International information
- National side: England;

Career statistics
| Competition | Tests | First-class |
| Matches | 5 | 85 |
| Runs scored | 63 | 1,951 |
| Batting average | 9.00 | 17.41 |
| 100s/50s | 0/0 | 2/7 |
| Top score | 30 | 150 |
| Balls bowled | 0 | 0 |
| Wickets | 0 | 0 |
| Bowling average | n/a | n/a |
| 5 wickets in innings | 0 | 0 |
| 10 wickets in match | 0 | 0 |
| Best bowling | n/a | n/a |
| Catches/stumpings | 8/3 | 103/47 |
- Source:

= Hylton Philipson =

English cricketer

Hylton "Punch" Philipson (8 June 1866 in Tynemouth, Northumberland, England – at Hyde Park, London, England) was a cricketer who played first-class cricket for Oxford University between 1887 and 1889 and for Middlesex between 1895 and 1898. He played five Test matches for England between 1892 and 1895.

==Cricketing career==
Throughout his career, Philipson was competing for the wicket-keeper's spot in the English Test side with Gregor MacGregor, which resulted in him playing in only five Test matches for England, which he did on the 1891/92 and 1894/95 tours of Australia. He also toured India with George Vernon in 1889/90, though this tour did not include any Tests.
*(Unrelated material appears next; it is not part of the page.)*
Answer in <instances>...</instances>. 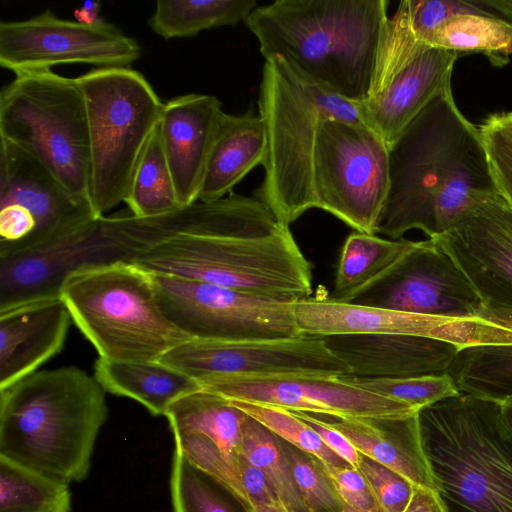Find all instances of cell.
Returning <instances> with one entry per match:
<instances>
[{"label": "cell", "mask_w": 512, "mask_h": 512, "mask_svg": "<svg viewBox=\"0 0 512 512\" xmlns=\"http://www.w3.org/2000/svg\"><path fill=\"white\" fill-rule=\"evenodd\" d=\"M0 139L36 158L74 197L91 204L89 126L76 78L52 70L16 74L0 92Z\"/></svg>", "instance_id": "cell-8"}, {"label": "cell", "mask_w": 512, "mask_h": 512, "mask_svg": "<svg viewBox=\"0 0 512 512\" xmlns=\"http://www.w3.org/2000/svg\"><path fill=\"white\" fill-rule=\"evenodd\" d=\"M499 196L479 128L458 108L451 82L389 146V190L376 234L413 229L437 238Z\"/></svg>", "instance_id": "cell-2"}, {"label": "cell", "mask_w": 512, "mask_h": 512, "mask_svg": "<svg viewBox=\"0 0 512 512\" xmlns=\"http://www.w3.org/2000/svg\"><path fill=\"white\" fill-rule=\"evenodd\" d=\"M100 10V1L87 0L83 3L81 7H78L74 11V17L76 21L81 24L88 26L97 25L104 21V19L100 17Z\"/></svg>", "instance_id": "cell-46"}, {"label": "cell", "mask_w": 512, "mask_h": 512, "mask_svg": "<svg viewBox=\"0 0 512 512\" xmlns=\"http://www.w3.org/2000/svg\"><path fill=\"white\" fill-rule=\"evenodd\" d=\"M499 405L502 420L508 430L512 433V397L508 398Z\"/></svg>", "instance_id": "cell-47"}, {"label": "cell", "mask_w": 512, "mask_h": 512, "mask_svg": "<svg viewBox=\"0 0 512 512\" xmlns=\"http://www.w3.org/2000/svg\"><path fill=\"white\" fill-rule=\"evenodd\" d=\"M347 302L454 319L477 317L483 307L465 274L430 238L415 241Z\"/></svg>", "instance_id": "cell-17"}, {"label": "cell", "mask_w": 512, "mask_h": 512, "mask_svg": "<svg viewBox=\"0 0 512 512\" xmlns=\"http://www.w3.org/2000/svg\"><path fill=\"white\" fill-rule=\"evenodd\" d=\"M266 152V128L259 113H225L211 149L198 201L210 202L229 195L252 169L263 165Z\"/></svg>", "instance_id": "cell-26"}, {"label": "cell", "mask_w": 512, "mask_h": 512, "mask_svg": "<svg viewBox=\"0 0 512 512\" xmlns=\"http://www.w3.org/2000/svg\"><path fill=\"white\" fill-rule=\"evenodd\" d=\"M315 208L376 235L389 190V146L364 122L324 118L313 156Z\"/></svg>", "instance_id": "cell-10"}, {"label": "cell", "mask_w": 512, "mask_h": 512, "mask_svg": "<svg viewBox=\"0 0 512 512\" xmlns=\"http://www.w3.org/2000/svg\"><path fill=\"white\" fill-rule=\"evenodd\" d=\"M70 312L61 297L0 313V390L36 372L65 343Z\"/></svg>", "instance_id": "cell-24"}, {"label": "cell", "mask_w": 512, "mask_h": 512, "mask_svg": "<svg viewBox=\"0 0 512 512\" xmlns=\"http://www.w3.org/2000/svg\"><path fill=\"white\" fill-rule=\"evenodd\" d=\"M433 239L465 274L484 307L512 312V210L500 196Z\"/></svg>", "instance_id": "cell-20"}, {"label": "cell", "mask_w": 512, "mask_h": 512, "mask_svg": "<svg viewBox=\"0 0 512 512\" xmlns=\"http://www.w3.org/2000/svg\"><path fill=\"white\" fill-rule=\"evenodd\" d=\"M141 46L115 25L58 18L50 9L23 21L0 22V65L16 74L65 64L129 67Z\"/></svg>", "instance_id": "cell-15"}, {"label": "cell", "mask_w": 512, "mask_h": 512, "mask_svg": "<svg viewBox=\"0 0 512 512\" xmlns=\"http://www.w3.org/2000/svg\"><path fill=\"white\" fill-rule=\"evenodd\" d=\"M301 335L408 334L444 340L460 349L492 342L488 324L480 317L454 319L309 297L293 303Z\"/></svg>", "instance_id": "cell-19"}, {"label": "cell", "mask_w": 512, "mask_h": 512, "mask_svg": "<svg viewBox=\"0 0 512 512\" xmlns=\"http://www.w3.org/2000/svg\"><path fill=\"white\" fill-rule=\"evenodd\" d=\"M159 362L199 381L215 375L314 376L348 375V365L318 336L259 340L192 338Z\"/></svg>", "instance_id": "cell-16"}, {"label": "cell", "mask_w": 512, "mask_h": 512, "mask_svg": "<svg viewBox=\"0 0 512 512\" xmlns=\"http://www.w3.org/2000/svg\"><path fill=\"white\" fill-rule=\"evenodd\" d=\"M171 493L175 512H237L234 504L238 502L231 493L177 451L173 457Z\"/></svg>", "instance_id": "cell-35"}, {"label": "cell", "mask_w": 512, "mask_h": 512, "mask_svg": "<svg viewBox=\"0 0 512 512\" xmlns=\"http://www.w3.org/2000/svg\"><path fill=\"white\" fill-rule=\"evenodd\" d=\"M98 218L36 158L0 139V257L68 234Z\"/></svg>", "instance_id": "cell-12"}, {"label": "cell", "mask_w": 512, "mask_h": 512, "mask_svg": "<svg viewBox=\"0 0 512 512\" xmlns=\"http://www.w3.org/2000/svg\"><path fill=\"white\" fill-rule=\"evenodd\" d=\"M124 202L131 214L139 218L164 215L182 207L164 154L159 125L150 137Z\"/></svg>", "instance_id": "cell-32"}, {"label": "cell", "mask_w": 512, "mask_h": 512, "mask_svg": "<svg viewBox=\"0 0 512 512\" xmlns=\"http://www.w3.org/2000/svg\"><path fill=\"white\" fill-rule=\"evenodd\" d=\"M224 114L219 99L208 94L181 95L163 104L160 136L182 207L198 201Z\"/></svg>", "instance_id": "cell-21"}, {"label": "cell", "mask_w": 512, "mask_h": 512, "mask_svg": "<svg viewBox=\"0 0 512 512\" xmlns=\"http://www.w3.org/2000/svg\"><path fill=\"white\" fill-rule=\"evenodd\" d=\"M280 444L308 511L340 512L344 502L316 457L283 439Z\"/></svg>", "instance_id": "cell-39"}, {"label": "cell", "mask_w": 512, "mask_h": 512, "mask_svg": "<svg viewBox=\"0 0 512 512\" xmlns=\"http://www.w3.org/2000/svg\"><path fill=\"white\" fill-rule=\"evenodd\" d=\"M76 81L89 126L90 201L100 217L125 201L164 103L130 67L96 68Z\"/></svg>", "instance_id": "cell-9"}, {"label": "cell", "mask_w": 512, "mask_h": 512, "mask_svg": "<svg viewBox=\"0 0 512 512\" xmlns=\"http://www.w3.org/2000/svg\"><path fill=\"white\" fill-rule=\"evenodd\" d=\"M291 412L307 422L333 452L351 466L357 467L361 453L344 434L325 424L316 414L297 411Z\"/></svg>", "instance_id": "cell-43"}, {"label": "cell", "mask_w": 512, "mask_h": 512, "mask_svg": "<svg viewBox=\"0 0 512 512\" xmlns=\"http://www.w3.org/2000/svg\"><path fill=\"white\" fill-rule=\"evenodd\" d=\"M68 484L0 458V512H70Z\"/></svg>", "instance_id": "cell-33"}, {"label": "cell", "mask_w": 512, "mask_h": 512, "mask_svg": "<svg viewBox=\"0 0 512 512\" xmlns=\"http://www.w3.org/2000/svg\"><path fill=\"white\" fill-rule=\"evenodd\" d=\"M344 381L380 396L406 403L419 411L459 394L448 373L411 378L340 376Z\"/></svg>", "instance_id": "cell-38"}, {"label": "cell", "mask_w": 512, "mask_h": 512, "mask_svg": "<svg viewBox=\"0 0 512 512\" xmlns=\"http://www.w3.org/2000/svg\"><path fill=\"white\" fill-rule=\"evenodd\" d=\"M424 43L460 57L480 53L493 65L503 66L512 55V24L486 16L459 15L442 23Z\"/></svg>", "instance_id": "cell-31"}, {"label": "cell", "mask_w": 512, "mask_h": 512, "mask_svg": "<svg viewBox=\"0 0 512 512\" xmlns=\"http://www.w3.org/2000/svg\"><path fill=\"white\" fill-rule=\"evenodd\" d=\"M257 6L255 0H158L148 24L166 40L192 37L207 29L245 23Z\"/></svg>", "instance_id": "cell-28"}, {"label": "cell", "mask_w": 512, "mask_h": 512, "mask_svg": "<svg viewBox=\"0 0 512 512\" xmlns=\"http://www.w3.org/2000/svg\"><path fill=\"white\" fill-rule=\"evenodd\" d=\"M402 4L413 35L422 43L442 23L459 15L486 16L512 24V0H403Z\"/></svg>", "instance_id": "cell-36"}, {"label": "cell", "mask_w": 512, "mask_h": 512, "mask_svg": "<svg viewBox=\"0 0 512 512\" xmlns=\"http://www.w3.org/2000/svg\"><path fill=\"white\" fill-rule=\"evenodd\" d=\"M229 401L277 437L302 451L334 466H351L333 452L307 422L297 417L293 412L269 405L238 400Z\"/></svg>", "instance_id": "cell-37"}, {"label": "cell", "mask_w": 512, "mask_h": 512, "mask_svg": "<svg viewBox=\"0 0 512 512\" xmlns=\"http://www.w3.org/2000/svg\"><path fill=\"white\" fill-rule=\"evenodd\" d=\"M249 512H288L281 503L257 504Z\"/></svg>", "instance_id": "cell-48"}, {"label": "cell", "mask_w": 512, "mask_h": 512, "mask_svg": "<svg viewBox=\"0 0 512 512\" xmlns=\"http://www.w3.org/2000/svg\"><path fill=\"white\" fill-rule=\"evenodd\" d=\"M478 128L497 193L512 210V112L490 114Z\"/></svg>", "instance_id": "cell-40"}, {"label": "cell", "mask_w": 512, "mask_h": 512, "mask_svg": "<svg viewBox=\"0 0 512 512\" xmlns=\"http://www.w3.org/2000/svg\"><path fill=\"white\" fill-rule=\"evenodd\" d=\"M159 241L133 263L156 275L294 303L312 293V266L289 226L258 197L231 192L150 219Z\"/></svg>", "instance_id": "cell-1"}, {"label": "cell", "mask_w": 512, "mask_h": 512, "mask_svg": "<svg viewBox=\"0 0 512 512\" xmlns=\"http://www.w3.org/2000/svg\"><path fill=\"white\" fill-rule=\"evenodd\" d=\"M459 57L417 40L400 2L389 17L370 92L355 103L361 120L390 146L451 82Z\"/></svg>", "instance_id": "cell-11"}, {"label": "cell", "mask_w": 512, "mask_h": 512, "mask_svg": "<svg viewBox=\"0 0 512 512\" xmlns=\"http://www.w3.org/2000/svg\"><path fill=\"white\" fill-rule=\"evenodd\" d=\"M175 451L202 470L225 460L237 466L246 414L228 399L200 389L176 400L167 410Z\"/></svg>", "instance_id": "cell-23"}, {"label": "cell", "mask_w": 512, "mask_h": 512, "mask_svg": "<svg viewBox=\"0 0 512 512\" xmlns=\"http://www.w3.org/2000/svg\"><path fill=\"white\" fill-rule=\"evenodd\" d=\"M60 297L101 358L159 361L166 352L192 339L162 313L154 275L134 263L78 272L66 281Z\"/></svg>", "instance_id": "cell-7"}, {"label": "cell", "mask_w": 512, "mask_h": 512, "mask_svg": "<svg viewBox=\"0 0 512 512\" xmlns=\"http://www.w3.org/2000/svg\"><path fill=\"white\" fill-rule=\"evenodd\" d=\"M258 107L267 152L256 197L289 226L315 208L313 156L320 121H363L355 103L314 82L281 57L265 60Z\"/></svg>", "instance_id": "cell-6"}, {"label": "cell", "mask_w": 512, "mask_h": 512, "mask_svg": "<svg viewBox=\"0 0 512 512\" xmlns=\"http://www.w3.org/2000/svg\"><path fill=\"white\" fill-rule=\"evenodd\" d=\"M340 512H380V510L376 509L373 511H363L344 503V507Z\"/></svg>", "instance_id": "cell-49"}, {"label": "cell", "mask_w": 512, "mask_h": 512, "mask_svg": "<svg viewBox=\"0 0 512 512\" xmlns=\"http://www.w3.org/2000/svg\"><path fill=\"white\" fill-rule=\"evenodd\" d=\"M320 337L344 361L348 375L368 378H411L448 373L457 345L408 334H361Z\"/></svg>", "instance_id": "cell-22"}, {"label": "cell", "mask_w": 512, "mask_h": 512, "mask_svg": "<svg viewBox=\"0 0 512 512\" xmlns=\"http://www.w3.org/2000/svg\"><path fill=\"white\" fill-rule=\"evenodd\" d=\"M448 374L459 393L501 404L512 397V344L461 349Z\"/></svg>", "instance_id": "cell-29"}, {"label": "cell", "mask_w": 512, "mask_h": 512, "mask_svg": "<svg viewBox=\"0 0 512 512\" xmlns=\"http://www.w3.org/2000/svg\"><path fill=\"white\" fill-rule=\"evenodd\" d=\"M237 466L242 484L253 506L280 503L263 472L250 463L242 452L238 456Z\"/></svg>", "instance_id": "cell-44"}, {"label": "cell", "mask_w": 512, "mask_h": 512, "mask_svg": "<svg viewBox=\"0 0 512 512\" xmlns=\"http://www.w3.org/2000/svg\"><path fill=\"white\" fill-rule=\"evenodd\" d=\"M367 480L380 512H403L414 485L401 474L361 454L357 465Z\"/></svg>", "instance_id": "cell-41"}, {"label": "cell", "mask_w": 512, "mask_h": 512, "mask_svg": "<svg viewBox=\"0 0 512 512\" xmlns=\"http://www.w3.org/2000/svg\"><path fill=\"white\" fill-rule=\"evenodd\" d=\"M386 0H277L245 24L265 60L281 57L352 103L370 92L389 21Z\"/></svg>", "instance_id": "cell-3"}, {"label": "cell", "mask_w": 512, "mask_h": 512, "mask_svg": "<svg viewBox=\"0 0 512 512\" xmlns=\"http://www.w3.org/2000/svg\"><path fill=\"white\" fill-rule=\"evenodd\" d=\"M438 492L450 512H512V433L498 403L459 393L418 413Z\"/></svg>", "instance_id": "cell-5"}, {"label": "cell", "mask_w": 512, "mask_h": 512, "mask_svg": "<svg viewBox=\"0 0 512 512\" xmlns=\"http://www.w3.org/2000/svg\"><path fill=\"white\" fill-rule=\"evenodd\" d=\"M418 413L368 418L316 415L344 434L361 454L401 474L415 487L438 491L424 448Z\"/></svg>", "instance_id": "cell-25"}, {"label": "cell", "mask_w": 512, "mask_h": 512, "mask_svg": "<svg viewBox=\"0 0 512 512\" xmlns=\"http://www.w3.org/2000/svg\"><path fill=\"white\" fill-rule=\"evenodd\" d=\"M201 388L228 400L338 418L405 417L418 409L354 386L339 377L215 375Z\"/></svg>", "instance_id": "cell-18"}, {"label": "cell", "mask_w": 512, "mask_h": 512, "mask_svg": "<svg viewBox=\"0 0 512 512\" xmlns=\"http://www.w3.org/2000/svg\"><path fill=\"white\" fill-rule=\"evenodd\" d=\"M140 253L122 231L118 216H100L84 226L29 250L0 257V313L60 297L78 272L119 262Z\"/></svg>", "instance_id": "cell-13"}, {"label": "cell", "mask_w": 512, "mask_h": 512, "mask_svg": "<svg viewBox=\"0 0 512 512\" xmlns=\"http://www.w3.org/2000/svg\"><path fill=\"white\" fill-rule=\"evenodd\" d=\"M95 376L67 366L0 390V458L69 484L82 481L108 408Z\"/></svg>", "instance_id": "cell-4"}, {"label": "cell", "mask_w": 512, "mask_h": 512, "mask_svg": "<svg viewBox=\"0 0 512 512\" xmlns=\"http://www.w3.org/2000/svg\"><path fill=\"white\" fill-rule=\"evenodd\" d=\"M415 241L387 240L354 232L342 247L332 298L347 302L361 287L372 281L410 250Z\"/></svg>", "instance_id": "cell-30"}, {"label": "cell", "mask_w": 512, "mask_h": 512, "mask_svg": "<svg viewBox=\"0 0 512 512\" xmlns=\"http://www.w3.org/2000/svg\"><path fill=\"white\" fill-rule=\"evenodd\" d=\"M316 459L345 504L363 511L379 509L367 480L357 467L334 466Z\"/></svg>", "instance_id": "cell-42"}, {"label": "cell", "mask_w": 512, "mask_h": 512, "mask_svg": "<svg viewBox=\"0 0 512 512\" xmlns=\"http://www.w3.org/2000/svg\"><path fill=\"white\" fill-rule=\"evenodd\" d=\"M403 512H450L437 490L414 487L411 499Z\"/></svg>", "instance_id": "cell-45"}, {"label": "cell", "mask_w": 512, "mask_h": 512, "mask_svg": "<svg viewBox=\"0 0 512 512\" xmlns=\"http://www.w3.org/2000/svg\"><path fill=\"white\" fill-rule=\"evenodd\" d=\"M242 453L263 472L288 512H309L282 450L280 439L248 415L242 426Z\"/></svg>", "instance_id": "cell-34"}, {"label": "cell", "mask_w": 512, "mask_h": 512, "mask_svg": "<svg viewBox=\"0 0 512 512\" xmlns=\"http://www.w3.org/2000/svg\"><path fill=\"white\" fill-rule=\"evenodd\" d=\"M153 275L162 313L191 338L235 341L302 336L293 303L205 282Z\"/></svg>", "instance_id": "cell-14"}, {"label": "cell", "mask_w": 512, "mask_h": 512, "mask_svg": "<svg viewBox=\"0 0 512 512\" xmlns=\"http://www.w3.org/2000/svg\"><path fill=\"white\" fill-rule=\"evenodd\" d=\"M94 376L105 391L144 405L153 415H164L181 397L198 391V381L159 361L126 362L99 357Z\"/></svg>", "instance_id": "cell-27"}]
</instances>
Philipson went to Eton and had a good record as a schoolboy cricketer before going to Oxford, where he got his blue and where he became captain in 1889. He also represented Oxford at tennis, rackets and Association football. His highest first-class innings was his 150 for the University against Middlesex in 1887, which is when he was selected to play for the Gentlemen at both Lord's and The Oval.

==Family==
At birth his name was registered as "Hilton Philipson". He was the uncle of multi-talented sportsman Maxwell Woosnam, an Olympic and Wimbledon champion at lawn tennis and one-time captain of the England national football team. Philipson has been described as "one of those late Victorian gentleman amateurs quite indecently blessed by fortune". He owed his own wealth to the Northumbrian coal mines.

Philipson married in 1896 the Honourable Nina Charlotte Murray (1875–1966), daughter of Montolieu Oliphant-Murray, 10th Lord Elibank (later created Viscount Elibank), by his wife Blanche Alice Scott. They had children:
- Nina Clare Philipson (b.1899)
- Hylton Ralph Philipson (b.1902)
- Oliphant James Philipson (b.1905)

He lived at Middleton Hall in Northumberland, but in 1905 bought the estate of Stobo Castle, near Peebles, in the Scottish Borders. Stobo had originally been in the family of Philipson's wife, until their exile following the Jacobite rising of 1745.

==Gardening==
Philipson was a noted gardener. A visit to Japan on the way back from the Test series in Australia in 1895 inspired him to apply knowledge that he acquired there to the estate of Stobo Castle. The Japanese-style water garden that Philipson created at Stobo between 1909–13 has been maintained, despite a succession of owners after the estate was sold shortly after his death. The Stobo estate was acquired in 1971 by Leo Seymour, whose family still own it (but not the castle), and the Water Gardens are occasionally open to the public.